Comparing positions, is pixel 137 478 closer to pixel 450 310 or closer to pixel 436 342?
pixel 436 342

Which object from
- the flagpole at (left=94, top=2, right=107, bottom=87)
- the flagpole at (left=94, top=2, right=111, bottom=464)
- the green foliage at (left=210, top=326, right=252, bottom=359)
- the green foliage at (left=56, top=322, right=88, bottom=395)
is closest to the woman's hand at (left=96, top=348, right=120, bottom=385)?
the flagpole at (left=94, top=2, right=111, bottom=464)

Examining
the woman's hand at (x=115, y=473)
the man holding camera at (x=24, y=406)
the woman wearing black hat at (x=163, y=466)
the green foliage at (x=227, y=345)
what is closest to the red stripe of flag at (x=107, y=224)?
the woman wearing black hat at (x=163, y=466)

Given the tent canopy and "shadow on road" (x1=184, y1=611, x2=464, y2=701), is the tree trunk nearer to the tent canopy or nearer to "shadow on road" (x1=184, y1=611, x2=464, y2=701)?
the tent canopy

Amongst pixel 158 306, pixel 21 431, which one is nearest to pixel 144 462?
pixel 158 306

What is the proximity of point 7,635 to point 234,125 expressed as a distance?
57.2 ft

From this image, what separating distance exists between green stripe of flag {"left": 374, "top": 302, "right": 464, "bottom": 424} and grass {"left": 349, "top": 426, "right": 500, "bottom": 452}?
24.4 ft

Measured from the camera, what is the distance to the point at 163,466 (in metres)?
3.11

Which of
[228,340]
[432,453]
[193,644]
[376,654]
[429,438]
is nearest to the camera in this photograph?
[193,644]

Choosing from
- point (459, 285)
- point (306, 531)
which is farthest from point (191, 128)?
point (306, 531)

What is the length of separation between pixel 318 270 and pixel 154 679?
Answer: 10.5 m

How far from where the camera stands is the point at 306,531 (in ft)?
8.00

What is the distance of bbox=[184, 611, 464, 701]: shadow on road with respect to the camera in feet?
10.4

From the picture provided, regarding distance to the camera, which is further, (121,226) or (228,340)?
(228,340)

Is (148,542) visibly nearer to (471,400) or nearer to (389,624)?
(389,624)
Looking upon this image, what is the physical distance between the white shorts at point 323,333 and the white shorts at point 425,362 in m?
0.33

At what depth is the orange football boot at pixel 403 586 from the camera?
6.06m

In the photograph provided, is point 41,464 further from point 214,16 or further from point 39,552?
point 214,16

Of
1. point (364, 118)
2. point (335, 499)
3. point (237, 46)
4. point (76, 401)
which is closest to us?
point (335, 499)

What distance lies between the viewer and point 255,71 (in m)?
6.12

::::::::::

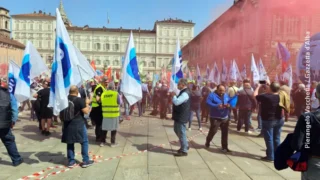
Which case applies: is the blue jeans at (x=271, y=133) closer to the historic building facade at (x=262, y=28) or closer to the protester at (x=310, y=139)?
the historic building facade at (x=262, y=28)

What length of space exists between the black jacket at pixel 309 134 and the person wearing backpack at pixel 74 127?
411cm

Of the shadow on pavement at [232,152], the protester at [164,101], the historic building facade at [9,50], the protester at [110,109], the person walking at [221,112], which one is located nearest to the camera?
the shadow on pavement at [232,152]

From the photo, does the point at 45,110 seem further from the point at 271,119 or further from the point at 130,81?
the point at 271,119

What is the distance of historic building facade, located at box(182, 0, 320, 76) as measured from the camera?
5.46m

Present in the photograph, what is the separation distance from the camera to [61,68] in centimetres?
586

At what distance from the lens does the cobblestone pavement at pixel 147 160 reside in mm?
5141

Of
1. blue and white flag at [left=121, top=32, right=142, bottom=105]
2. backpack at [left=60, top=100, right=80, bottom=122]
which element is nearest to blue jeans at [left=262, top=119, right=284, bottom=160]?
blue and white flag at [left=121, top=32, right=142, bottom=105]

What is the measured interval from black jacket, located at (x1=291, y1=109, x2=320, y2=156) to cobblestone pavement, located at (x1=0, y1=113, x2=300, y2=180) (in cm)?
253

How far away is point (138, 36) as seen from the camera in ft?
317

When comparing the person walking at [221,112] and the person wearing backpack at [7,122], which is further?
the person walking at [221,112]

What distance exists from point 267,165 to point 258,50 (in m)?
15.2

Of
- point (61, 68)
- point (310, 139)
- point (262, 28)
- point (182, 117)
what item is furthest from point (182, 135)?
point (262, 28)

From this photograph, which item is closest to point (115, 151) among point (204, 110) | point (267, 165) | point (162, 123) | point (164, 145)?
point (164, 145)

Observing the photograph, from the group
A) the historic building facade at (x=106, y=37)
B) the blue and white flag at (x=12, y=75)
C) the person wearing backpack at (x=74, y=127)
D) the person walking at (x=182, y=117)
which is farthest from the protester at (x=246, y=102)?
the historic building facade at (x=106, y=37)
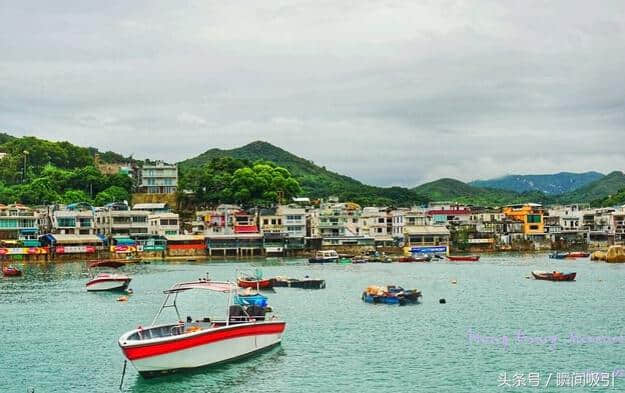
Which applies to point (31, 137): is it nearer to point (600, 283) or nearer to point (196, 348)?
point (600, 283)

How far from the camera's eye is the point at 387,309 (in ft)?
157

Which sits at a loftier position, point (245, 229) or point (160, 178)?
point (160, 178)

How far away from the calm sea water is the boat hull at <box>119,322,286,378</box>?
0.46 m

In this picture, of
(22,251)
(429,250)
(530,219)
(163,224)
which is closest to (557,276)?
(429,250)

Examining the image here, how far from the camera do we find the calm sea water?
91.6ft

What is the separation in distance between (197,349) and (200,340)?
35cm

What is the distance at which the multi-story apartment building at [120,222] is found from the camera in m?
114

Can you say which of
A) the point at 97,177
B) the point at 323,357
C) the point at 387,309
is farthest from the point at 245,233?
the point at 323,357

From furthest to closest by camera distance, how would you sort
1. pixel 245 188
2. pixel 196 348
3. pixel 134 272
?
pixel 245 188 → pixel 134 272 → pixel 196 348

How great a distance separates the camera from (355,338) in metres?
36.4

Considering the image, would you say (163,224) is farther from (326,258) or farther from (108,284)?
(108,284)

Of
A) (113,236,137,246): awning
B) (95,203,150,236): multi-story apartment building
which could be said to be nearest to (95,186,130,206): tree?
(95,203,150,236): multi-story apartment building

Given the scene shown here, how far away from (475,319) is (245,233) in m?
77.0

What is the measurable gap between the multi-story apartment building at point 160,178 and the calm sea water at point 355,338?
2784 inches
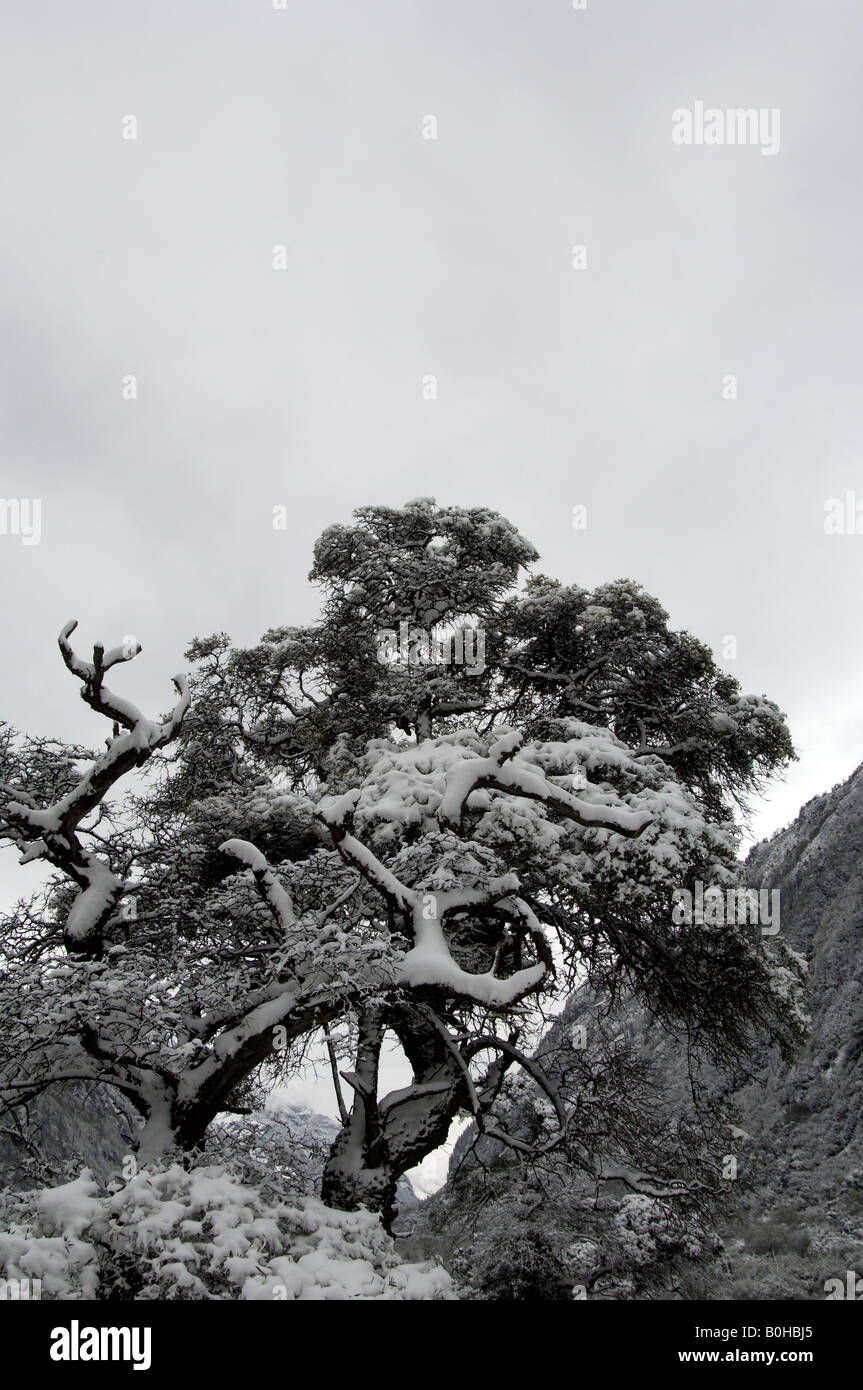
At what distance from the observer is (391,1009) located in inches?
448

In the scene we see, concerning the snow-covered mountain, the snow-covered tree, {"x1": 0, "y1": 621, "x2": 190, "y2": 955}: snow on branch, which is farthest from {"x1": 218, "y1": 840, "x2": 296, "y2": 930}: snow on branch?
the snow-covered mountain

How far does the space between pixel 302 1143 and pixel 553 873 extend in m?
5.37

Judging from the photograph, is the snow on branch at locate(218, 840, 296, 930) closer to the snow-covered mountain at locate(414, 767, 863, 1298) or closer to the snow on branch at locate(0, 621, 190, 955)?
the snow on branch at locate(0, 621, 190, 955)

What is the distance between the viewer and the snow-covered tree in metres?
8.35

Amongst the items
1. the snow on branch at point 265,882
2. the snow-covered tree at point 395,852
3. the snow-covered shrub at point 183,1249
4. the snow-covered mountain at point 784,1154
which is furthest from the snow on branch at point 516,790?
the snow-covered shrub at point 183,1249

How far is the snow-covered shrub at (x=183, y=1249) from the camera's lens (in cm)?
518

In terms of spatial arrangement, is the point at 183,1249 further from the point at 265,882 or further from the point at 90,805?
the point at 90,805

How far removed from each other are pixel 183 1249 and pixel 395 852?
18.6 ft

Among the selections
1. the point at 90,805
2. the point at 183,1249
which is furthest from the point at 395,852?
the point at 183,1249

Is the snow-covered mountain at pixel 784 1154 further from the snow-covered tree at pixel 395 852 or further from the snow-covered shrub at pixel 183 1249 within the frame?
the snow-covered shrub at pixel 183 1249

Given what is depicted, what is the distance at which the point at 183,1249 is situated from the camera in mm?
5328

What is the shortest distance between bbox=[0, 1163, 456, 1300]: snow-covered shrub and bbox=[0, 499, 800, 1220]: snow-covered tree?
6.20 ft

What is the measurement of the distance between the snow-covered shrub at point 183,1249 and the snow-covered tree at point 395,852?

::::::::::

Format the lines from the line with "In terms of" to the line with "What is the measurement", both included, as a Markdown table with the columns Row and Line, numbering each row and leaving out blank lines.

**Expected answer**
| Row | Line |
|---|---|
| 1 | In terms of spatial arrangement, is the point at 183,1249 further from the point at 265,882 or further from the point at 90,805? |
| 2 | the point at 90,805 |
| 3 | How far removed from each other are pixel 183 1249 and pixel 395 852? |
| 4 | 18.6 ft |
| 5 | Among the selections |
| 6 | 1. the point at 90,805 |
| 7 | 2. the point at 183,1249 |
| 8 | which is furthest from the point at 395,852? |
| 9 | the point at 183,1249 |
| 10 | Is the snow-covered mountain at pixel 784 1154 further from the snow-covered tree at pixel 395 852 or further from the snow-covered shrub at pixel 183 1249 within the frame? |
| 11 | the snow-covered shrub at pixel 183 1249 |
| 12 | Given what is depicted, what is the distance at which the point at 183,1249 is situated from the camera in mm? |
| 13 | 5328 |
| 14 | What is the shortest distance between bbox=[0, 1163, 456, 1300]: snow-covered shrub and bbox=[0, 499, 800, 1220]: snow-covered tree? |
| 15 | 6.20 ft |
| 16 | What is the measurement of the distance between the snow-covered shrub at point 183,1249 and the snow-covered tree at point 395,852? |